In the book and movie, Tom Hagen was Don Corleone’s adopted son, an Irish street orphan who befriended Sonny and became part of the Corleone family. He went to law school, came back to work for the family, and ended up being their trusted advisor and counselor, their consigliere. But in tough times, the family needed a wartime consigliere, someone to handle the hard decisions, to stand strong under pressure, to face down threats to the family and take extreme measures to eliminate risks.

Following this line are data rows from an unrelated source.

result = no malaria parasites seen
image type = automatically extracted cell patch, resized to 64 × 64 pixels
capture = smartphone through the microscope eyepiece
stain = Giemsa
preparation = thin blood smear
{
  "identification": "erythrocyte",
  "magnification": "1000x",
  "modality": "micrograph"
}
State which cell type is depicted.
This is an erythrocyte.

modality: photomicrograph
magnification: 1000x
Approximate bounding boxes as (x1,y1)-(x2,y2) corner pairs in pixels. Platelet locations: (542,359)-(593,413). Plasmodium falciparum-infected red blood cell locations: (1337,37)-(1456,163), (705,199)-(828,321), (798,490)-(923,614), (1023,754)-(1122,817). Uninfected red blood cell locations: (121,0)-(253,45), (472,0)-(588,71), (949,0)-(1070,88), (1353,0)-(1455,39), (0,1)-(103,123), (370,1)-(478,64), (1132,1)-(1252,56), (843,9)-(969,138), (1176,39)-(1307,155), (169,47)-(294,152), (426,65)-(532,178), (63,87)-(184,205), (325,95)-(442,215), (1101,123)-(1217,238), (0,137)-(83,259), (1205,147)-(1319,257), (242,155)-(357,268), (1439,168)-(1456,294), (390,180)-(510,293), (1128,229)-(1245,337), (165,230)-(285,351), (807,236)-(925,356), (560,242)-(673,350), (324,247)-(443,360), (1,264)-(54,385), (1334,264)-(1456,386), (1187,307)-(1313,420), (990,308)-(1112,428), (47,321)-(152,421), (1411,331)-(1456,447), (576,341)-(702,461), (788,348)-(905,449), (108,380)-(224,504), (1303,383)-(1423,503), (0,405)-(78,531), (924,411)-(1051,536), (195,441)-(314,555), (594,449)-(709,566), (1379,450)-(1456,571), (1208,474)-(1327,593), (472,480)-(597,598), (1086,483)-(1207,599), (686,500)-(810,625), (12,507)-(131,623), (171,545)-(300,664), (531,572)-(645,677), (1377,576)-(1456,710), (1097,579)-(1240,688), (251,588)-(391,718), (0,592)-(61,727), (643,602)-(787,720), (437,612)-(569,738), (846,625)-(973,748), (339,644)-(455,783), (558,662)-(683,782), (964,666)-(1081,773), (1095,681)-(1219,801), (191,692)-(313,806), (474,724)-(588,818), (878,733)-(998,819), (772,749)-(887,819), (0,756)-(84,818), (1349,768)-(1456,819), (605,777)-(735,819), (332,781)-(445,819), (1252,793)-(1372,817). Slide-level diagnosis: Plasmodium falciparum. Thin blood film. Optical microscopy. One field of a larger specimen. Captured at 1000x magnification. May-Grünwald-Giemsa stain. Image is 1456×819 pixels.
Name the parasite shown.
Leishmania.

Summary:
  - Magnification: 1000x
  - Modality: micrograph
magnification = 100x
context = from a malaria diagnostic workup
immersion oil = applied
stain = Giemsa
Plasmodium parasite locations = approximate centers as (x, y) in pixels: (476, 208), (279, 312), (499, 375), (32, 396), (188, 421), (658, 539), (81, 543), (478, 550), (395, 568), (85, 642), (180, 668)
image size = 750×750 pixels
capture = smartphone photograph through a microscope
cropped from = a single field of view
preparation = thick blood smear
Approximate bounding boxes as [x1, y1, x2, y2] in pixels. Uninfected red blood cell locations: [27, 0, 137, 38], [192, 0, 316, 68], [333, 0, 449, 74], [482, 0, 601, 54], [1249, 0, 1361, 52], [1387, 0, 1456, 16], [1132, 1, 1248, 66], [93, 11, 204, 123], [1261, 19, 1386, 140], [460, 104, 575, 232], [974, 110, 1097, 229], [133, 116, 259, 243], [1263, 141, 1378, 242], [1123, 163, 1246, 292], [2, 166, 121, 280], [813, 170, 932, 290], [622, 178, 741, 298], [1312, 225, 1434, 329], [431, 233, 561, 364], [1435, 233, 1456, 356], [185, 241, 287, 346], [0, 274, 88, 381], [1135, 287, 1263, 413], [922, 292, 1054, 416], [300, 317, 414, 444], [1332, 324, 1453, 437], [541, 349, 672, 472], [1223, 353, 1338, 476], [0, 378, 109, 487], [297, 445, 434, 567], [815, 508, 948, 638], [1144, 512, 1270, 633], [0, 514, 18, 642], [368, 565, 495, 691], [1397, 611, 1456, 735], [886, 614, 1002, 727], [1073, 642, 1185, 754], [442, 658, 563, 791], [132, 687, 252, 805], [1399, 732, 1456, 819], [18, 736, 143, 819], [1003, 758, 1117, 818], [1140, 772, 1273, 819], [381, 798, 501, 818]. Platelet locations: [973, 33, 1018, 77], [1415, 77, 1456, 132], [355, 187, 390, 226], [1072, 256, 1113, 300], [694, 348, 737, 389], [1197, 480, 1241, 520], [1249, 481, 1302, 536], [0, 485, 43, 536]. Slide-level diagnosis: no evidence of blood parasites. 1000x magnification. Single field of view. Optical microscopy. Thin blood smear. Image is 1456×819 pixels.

For whatever reason, the family didn’t choose Tom to fill the role.

But Kev thought I had what it took to be his wartime consigliere. He knew that cancer scared me to my core, chewed me up with its nightmarish “what-ifs?” and spit me back out, shaken and numb. But he also knew the incredible reserve of toughness and God-given peace and assurance I drew from. He knew the reality of our future, given his diagnosis. And for him, the only person he trusted to get him through what came next – the surgeries, the chemotherapy, the endless march of drugs and appointments and test after test after test – well, that was me.

For five years, I carried that title proudly. Fighting cancer is not easy; things get bad, then worse. Better, then bad again. Then worse. Until a ride with Clemenza actually does sound like fun.

I sat hours with him in the chemo room, watching the poison drip and his spirit wane. I monitored nausea drugs and flushed ports and unhooked the infusion pump. I urged a healthy diet and exercise, then tempted him with his favorite junk food just to see him eat anything. I prayed and cried and loved and desperately tried to figure out how to change the ending of our story.

In those five years, I learned to think more clearly, to be strong in the face of cancer’s insidious fury, and to counter its attack from the one undeniably strong position I held: Love.

And when Kevin was so tired from the fight, so weak from standing strong and facing down the threat, that was when as his wartime consigliere, I knew what I had to do.

I whispered in his ear the only advice I had left:

“Baby, I love you so much, but if you need to go, you can. It’s okay.”

And, as always, he listened to me.

He wanted so badly to stay with me and our daughter, but his cancer-ransacked body just wouldn’t let him. He let go of the struggle and God took him home. But I had to stay behind, missing him with every breath and wondering what happens to wartime consiglieres when the war is over.